Sciphy: A Bayesian phylogenetic framework using sequential genetic lineage tracing data.

Sophie Seidel,Antoine Zwaans,Samuel Regalado,Junhong Choi,Jay Shendure,Tanja Stadler
DOI: https://doi.org/10.1101/2024.10.01.615771
2024-10-03
Abstract:CRISPR-based lineage tracing offers a promising avenue to decipher single cell lineage trees, especially in organisms that are challenging for microscopy. A recent advancement in this domain is lineage tracing based on sequential genome editing, which not only records genetic edits but also the order in which they occur. To capitalize on this enriched data, we introduce SciPhy, a simulation and inference tool integrated within the BEAST 2 framework. SciPhy utilizes a Bayesian phylogenetic approach to estimate time-scaled phylogenies and cell population parameters. After validating SciPhy using simulations, we apply it to lineage tracing data obtained from a monoclonal culture of HEK293T cells for which we estimate time-scaled trees together with cell proliferation rates. We compare SciPhy to the lineage reconstruction based on a widely used clustering method, UPGMA, and find that the UPGMA-reconstructed lineage trees differ from SciPhy trees in some key aspects of tree structure; in particular, SciPhy trees stand out for their later estimated cell division times. In addition, SciPhy reports uncertainty as well as proliferation rates, neither of which are available within a UPGMA analysis. This study showcases the application of advanced phylogenetic and phylodynamic tools to explore and quantify cell lineage trees, laying the groundwork for enhanced and confident analyses to decode the complexities of biological development in multicellular organisms. SciPhy's codebase is publicly available at https://github.com/azwaans/SciPhy.
Developmental Biology
What problem does this paper attempt to address?

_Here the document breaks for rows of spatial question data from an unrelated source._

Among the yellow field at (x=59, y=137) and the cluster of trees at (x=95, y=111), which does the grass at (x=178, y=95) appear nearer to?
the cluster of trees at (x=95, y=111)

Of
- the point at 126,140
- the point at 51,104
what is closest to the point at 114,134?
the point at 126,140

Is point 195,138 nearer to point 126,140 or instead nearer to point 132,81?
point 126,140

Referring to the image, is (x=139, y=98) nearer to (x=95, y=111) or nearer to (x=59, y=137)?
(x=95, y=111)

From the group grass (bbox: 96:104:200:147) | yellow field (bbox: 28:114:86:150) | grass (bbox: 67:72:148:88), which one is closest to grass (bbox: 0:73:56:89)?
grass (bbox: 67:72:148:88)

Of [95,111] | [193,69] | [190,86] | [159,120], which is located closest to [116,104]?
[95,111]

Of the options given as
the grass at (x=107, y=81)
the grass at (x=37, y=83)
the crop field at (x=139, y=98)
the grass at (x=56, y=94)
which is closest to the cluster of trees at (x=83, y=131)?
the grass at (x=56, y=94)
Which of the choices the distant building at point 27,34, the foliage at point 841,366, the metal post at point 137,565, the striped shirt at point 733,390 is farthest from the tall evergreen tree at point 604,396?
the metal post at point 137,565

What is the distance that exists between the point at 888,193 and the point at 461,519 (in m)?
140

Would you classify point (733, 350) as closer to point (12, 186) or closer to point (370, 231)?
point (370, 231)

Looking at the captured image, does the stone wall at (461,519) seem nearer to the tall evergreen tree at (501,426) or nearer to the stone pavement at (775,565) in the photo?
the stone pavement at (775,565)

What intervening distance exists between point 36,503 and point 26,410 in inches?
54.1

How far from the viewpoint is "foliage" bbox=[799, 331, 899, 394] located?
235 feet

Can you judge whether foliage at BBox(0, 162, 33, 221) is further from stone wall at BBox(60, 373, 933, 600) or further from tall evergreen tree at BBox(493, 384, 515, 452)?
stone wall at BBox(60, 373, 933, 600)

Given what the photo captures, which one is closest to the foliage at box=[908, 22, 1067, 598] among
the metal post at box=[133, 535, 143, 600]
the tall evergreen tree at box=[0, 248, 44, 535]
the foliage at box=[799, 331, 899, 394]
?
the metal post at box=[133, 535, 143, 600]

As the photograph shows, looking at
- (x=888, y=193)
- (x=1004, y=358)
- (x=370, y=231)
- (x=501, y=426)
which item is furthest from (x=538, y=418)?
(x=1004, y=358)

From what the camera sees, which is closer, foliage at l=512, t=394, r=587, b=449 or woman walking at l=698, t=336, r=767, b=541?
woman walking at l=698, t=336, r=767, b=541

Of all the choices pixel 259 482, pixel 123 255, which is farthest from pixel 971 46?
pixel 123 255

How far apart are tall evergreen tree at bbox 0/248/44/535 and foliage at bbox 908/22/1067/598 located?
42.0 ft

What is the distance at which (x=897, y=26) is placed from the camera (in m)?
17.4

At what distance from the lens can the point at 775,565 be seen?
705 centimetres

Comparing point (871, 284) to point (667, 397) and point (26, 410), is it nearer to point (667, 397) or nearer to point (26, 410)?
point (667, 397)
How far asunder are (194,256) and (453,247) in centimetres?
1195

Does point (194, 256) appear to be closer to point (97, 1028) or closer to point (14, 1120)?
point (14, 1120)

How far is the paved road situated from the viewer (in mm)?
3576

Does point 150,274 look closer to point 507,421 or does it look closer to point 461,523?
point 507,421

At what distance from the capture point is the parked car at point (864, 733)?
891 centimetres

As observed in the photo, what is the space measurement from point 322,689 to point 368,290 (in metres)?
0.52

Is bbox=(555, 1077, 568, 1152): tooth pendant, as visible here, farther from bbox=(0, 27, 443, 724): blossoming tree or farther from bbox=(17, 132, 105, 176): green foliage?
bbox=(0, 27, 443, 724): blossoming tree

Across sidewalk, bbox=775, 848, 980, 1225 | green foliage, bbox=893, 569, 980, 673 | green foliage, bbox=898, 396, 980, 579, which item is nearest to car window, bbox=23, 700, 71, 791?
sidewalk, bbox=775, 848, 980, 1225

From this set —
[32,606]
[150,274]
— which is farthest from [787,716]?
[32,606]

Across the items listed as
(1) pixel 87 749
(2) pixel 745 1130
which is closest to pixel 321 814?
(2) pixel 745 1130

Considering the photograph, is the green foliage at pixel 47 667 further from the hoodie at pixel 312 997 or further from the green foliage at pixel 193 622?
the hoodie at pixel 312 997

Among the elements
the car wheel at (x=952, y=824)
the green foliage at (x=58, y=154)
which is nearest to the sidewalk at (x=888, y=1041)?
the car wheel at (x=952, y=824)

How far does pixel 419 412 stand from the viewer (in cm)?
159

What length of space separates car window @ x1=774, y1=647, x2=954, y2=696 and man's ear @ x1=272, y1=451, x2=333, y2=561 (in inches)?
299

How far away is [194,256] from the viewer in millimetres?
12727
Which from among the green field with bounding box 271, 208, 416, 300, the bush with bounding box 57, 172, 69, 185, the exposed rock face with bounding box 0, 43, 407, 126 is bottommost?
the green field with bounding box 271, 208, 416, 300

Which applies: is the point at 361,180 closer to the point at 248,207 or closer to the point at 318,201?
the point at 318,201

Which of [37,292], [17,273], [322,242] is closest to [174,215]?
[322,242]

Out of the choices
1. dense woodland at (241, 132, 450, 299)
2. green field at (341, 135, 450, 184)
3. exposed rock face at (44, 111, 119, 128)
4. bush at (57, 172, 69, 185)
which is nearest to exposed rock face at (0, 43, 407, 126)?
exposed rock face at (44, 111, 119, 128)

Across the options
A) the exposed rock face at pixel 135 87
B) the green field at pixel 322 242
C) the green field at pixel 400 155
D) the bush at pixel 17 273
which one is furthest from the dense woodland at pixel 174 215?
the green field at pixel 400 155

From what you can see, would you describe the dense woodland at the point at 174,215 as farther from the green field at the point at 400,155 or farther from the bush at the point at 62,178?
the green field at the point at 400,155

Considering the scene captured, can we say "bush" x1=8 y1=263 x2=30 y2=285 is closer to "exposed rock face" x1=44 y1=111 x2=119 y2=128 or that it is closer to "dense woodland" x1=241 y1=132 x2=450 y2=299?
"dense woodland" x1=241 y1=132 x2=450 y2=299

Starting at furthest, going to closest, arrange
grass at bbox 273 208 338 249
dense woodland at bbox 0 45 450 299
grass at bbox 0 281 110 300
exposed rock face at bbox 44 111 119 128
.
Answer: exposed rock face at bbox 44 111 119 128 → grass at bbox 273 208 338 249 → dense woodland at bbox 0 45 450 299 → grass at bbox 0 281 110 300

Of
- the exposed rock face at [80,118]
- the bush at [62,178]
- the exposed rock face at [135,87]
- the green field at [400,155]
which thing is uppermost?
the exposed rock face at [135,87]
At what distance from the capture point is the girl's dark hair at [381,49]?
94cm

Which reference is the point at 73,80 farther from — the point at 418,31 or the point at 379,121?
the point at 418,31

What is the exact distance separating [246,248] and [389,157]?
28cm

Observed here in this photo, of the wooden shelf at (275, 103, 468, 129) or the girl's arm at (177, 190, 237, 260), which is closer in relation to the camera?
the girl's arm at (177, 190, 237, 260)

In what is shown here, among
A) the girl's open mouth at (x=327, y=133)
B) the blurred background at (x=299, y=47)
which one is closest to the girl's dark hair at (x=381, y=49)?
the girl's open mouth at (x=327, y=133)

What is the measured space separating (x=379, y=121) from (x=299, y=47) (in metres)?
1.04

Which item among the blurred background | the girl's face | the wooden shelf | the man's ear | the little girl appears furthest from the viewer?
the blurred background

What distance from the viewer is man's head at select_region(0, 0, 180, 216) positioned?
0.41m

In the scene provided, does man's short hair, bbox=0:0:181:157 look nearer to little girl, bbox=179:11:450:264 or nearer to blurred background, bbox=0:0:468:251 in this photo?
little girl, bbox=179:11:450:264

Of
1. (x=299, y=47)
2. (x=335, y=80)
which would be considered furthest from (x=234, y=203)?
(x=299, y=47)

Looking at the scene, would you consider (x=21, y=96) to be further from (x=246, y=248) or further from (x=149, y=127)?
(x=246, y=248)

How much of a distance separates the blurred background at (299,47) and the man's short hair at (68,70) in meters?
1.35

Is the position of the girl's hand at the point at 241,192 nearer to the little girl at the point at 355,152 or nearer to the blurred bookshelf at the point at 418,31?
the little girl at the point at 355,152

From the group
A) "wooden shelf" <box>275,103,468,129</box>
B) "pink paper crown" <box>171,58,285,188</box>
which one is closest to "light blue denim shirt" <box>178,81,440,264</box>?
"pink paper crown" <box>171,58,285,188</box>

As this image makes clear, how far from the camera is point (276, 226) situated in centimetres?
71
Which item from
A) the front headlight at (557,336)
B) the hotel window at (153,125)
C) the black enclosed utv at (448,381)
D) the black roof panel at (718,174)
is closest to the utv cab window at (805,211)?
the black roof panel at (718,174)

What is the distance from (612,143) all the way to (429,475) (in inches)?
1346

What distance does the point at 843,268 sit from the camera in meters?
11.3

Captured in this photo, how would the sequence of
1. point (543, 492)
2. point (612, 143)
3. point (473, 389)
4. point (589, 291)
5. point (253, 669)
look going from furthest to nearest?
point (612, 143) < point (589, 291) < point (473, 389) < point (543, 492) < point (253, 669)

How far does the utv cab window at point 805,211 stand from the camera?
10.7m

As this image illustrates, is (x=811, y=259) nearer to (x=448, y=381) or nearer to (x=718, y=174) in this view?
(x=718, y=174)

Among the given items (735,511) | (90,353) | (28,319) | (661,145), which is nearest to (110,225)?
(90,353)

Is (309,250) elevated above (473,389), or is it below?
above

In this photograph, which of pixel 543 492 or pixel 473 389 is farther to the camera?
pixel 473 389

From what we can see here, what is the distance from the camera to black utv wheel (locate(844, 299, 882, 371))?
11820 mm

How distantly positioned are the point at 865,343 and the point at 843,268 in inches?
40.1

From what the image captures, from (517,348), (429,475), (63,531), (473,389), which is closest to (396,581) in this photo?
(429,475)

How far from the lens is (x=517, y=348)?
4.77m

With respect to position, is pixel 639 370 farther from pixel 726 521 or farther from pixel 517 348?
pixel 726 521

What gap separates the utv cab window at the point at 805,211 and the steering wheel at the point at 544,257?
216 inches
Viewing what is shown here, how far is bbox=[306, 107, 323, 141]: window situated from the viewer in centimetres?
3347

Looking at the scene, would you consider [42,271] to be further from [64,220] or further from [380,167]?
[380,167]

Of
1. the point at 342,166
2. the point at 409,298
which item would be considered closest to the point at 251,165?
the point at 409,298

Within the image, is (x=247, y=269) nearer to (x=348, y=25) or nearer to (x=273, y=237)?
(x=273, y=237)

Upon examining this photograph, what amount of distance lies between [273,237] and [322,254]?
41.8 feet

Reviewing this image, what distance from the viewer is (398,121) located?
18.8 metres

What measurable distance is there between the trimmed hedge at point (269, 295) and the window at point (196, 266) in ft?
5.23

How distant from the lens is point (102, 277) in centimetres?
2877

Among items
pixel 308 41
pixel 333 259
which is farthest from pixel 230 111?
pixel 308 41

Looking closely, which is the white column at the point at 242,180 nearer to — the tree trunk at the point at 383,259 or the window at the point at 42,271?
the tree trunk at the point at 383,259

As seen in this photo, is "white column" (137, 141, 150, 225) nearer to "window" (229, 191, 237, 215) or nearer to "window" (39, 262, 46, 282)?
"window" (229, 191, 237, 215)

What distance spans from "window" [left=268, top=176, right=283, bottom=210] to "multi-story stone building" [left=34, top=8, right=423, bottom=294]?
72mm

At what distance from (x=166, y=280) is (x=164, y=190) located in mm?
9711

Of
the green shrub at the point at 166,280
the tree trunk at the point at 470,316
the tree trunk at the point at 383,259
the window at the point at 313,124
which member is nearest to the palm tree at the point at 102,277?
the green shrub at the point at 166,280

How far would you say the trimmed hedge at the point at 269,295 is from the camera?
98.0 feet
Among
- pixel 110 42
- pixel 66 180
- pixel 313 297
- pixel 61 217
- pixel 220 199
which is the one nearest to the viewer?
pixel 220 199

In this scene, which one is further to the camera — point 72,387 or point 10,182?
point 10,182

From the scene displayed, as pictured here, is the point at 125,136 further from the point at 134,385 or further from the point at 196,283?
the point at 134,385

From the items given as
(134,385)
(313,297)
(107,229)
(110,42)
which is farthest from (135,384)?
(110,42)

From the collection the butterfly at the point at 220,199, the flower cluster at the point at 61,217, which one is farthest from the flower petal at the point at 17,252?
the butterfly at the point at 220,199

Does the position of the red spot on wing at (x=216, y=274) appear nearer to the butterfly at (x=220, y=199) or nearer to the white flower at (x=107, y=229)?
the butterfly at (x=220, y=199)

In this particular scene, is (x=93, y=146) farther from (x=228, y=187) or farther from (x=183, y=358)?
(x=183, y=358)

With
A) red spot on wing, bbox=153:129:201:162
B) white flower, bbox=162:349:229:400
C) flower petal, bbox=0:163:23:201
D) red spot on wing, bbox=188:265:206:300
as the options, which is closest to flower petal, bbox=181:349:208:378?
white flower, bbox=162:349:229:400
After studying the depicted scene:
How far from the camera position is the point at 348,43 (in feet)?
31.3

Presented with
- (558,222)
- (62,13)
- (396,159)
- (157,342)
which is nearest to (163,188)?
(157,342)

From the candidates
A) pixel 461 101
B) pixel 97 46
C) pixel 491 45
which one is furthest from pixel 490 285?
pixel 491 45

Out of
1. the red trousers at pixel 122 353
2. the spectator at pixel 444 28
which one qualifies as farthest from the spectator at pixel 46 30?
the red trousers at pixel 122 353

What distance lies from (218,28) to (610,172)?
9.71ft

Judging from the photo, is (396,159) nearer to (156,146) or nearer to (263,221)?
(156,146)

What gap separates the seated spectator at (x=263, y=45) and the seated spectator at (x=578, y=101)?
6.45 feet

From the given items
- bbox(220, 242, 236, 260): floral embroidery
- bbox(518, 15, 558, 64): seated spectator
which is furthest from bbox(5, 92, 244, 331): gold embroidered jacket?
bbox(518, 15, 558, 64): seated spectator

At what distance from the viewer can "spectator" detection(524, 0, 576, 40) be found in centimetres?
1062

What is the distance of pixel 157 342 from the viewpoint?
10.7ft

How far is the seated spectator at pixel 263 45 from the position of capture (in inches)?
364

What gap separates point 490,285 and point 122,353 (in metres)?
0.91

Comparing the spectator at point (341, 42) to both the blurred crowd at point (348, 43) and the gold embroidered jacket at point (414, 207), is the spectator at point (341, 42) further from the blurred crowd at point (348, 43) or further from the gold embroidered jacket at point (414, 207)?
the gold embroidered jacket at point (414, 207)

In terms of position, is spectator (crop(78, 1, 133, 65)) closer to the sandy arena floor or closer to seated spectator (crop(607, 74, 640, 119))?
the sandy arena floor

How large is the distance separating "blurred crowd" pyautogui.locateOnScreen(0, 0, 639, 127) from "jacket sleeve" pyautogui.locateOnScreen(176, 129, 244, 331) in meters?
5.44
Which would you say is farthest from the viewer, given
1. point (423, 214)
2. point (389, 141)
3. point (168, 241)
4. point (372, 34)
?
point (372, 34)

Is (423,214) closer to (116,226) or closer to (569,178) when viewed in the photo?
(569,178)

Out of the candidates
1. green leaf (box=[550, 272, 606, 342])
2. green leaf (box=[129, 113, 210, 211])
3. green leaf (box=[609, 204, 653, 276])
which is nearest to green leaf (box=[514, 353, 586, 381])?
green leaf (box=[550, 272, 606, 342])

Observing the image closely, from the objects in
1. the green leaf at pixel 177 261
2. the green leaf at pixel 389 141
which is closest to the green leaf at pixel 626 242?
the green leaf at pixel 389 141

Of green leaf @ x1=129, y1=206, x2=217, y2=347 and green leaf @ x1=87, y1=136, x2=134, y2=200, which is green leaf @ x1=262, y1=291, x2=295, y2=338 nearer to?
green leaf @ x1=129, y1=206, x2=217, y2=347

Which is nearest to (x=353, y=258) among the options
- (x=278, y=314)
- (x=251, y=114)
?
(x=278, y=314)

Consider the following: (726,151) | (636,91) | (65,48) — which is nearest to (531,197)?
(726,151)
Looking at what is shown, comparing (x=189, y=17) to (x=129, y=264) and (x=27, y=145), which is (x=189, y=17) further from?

The problems that this paper attempts to solve mainly focus on how to use CRISPR - Cas9 - based continuous gene - editing data to more accurately reconstruct single - cell lineage trees and estimate cell - population dynamic parameters. Specifically: 1. **Improving the resolution of lineage trees**: Early CRISPR - Cas9 lineage - tracing methods relied on unordered insertion mutations, which limited the reconstruction of high - resolution cell lineage trees. This paper improves the resolution of lineage trees by introducing ordered insertion mutations, that is, sequentially inserting nucleotide sequences at target sites. 2. **Integrating time information**: Traditional lineage - reconstruction methods such as UPGMA (Unweighted Pair Group Method with Arithmetic Mean) are only based on pairwise distance metrics and ignore higher - order information. The method (SciPhy) proposed in this paper uses a Bayesian phylogenetics framework and can estimate lineage trees on a time scale, providing more accurate time information. 3. **Modeling the editing process**: The SciPhy model not only considers the incidence of insertion mutations but also the probabilities of different insertions and the order of these insertions at the target sites. This enables the model to more accurately reflect the actual editing process. 4. **Estimating cell proliferation rates**: In addition to reconstructing lineage trees, SciPhy can also estimate cell proliferation rates and other dynamic parameters, which cannot be provided by traditional methods (such as UPGMA). 5. **Validation and comparison**: The paper validates the effectiveness of SciPhy through simulated data and compares it with the UPGMA method, demonstrating the advantages of SciPhy in estimating lineage - tree structures and branch lengths. In summary, the main purpose of this paper is to develop a new tool (SciPhy), use CRISPR - Cas9 - based continuous gene - editing data to more accurately reconstruct single - cell lineage trees, and estimate cell - population dynamic parameters, thereby providing a more powerful tool for studying the developmental complexity of multicellular organisms.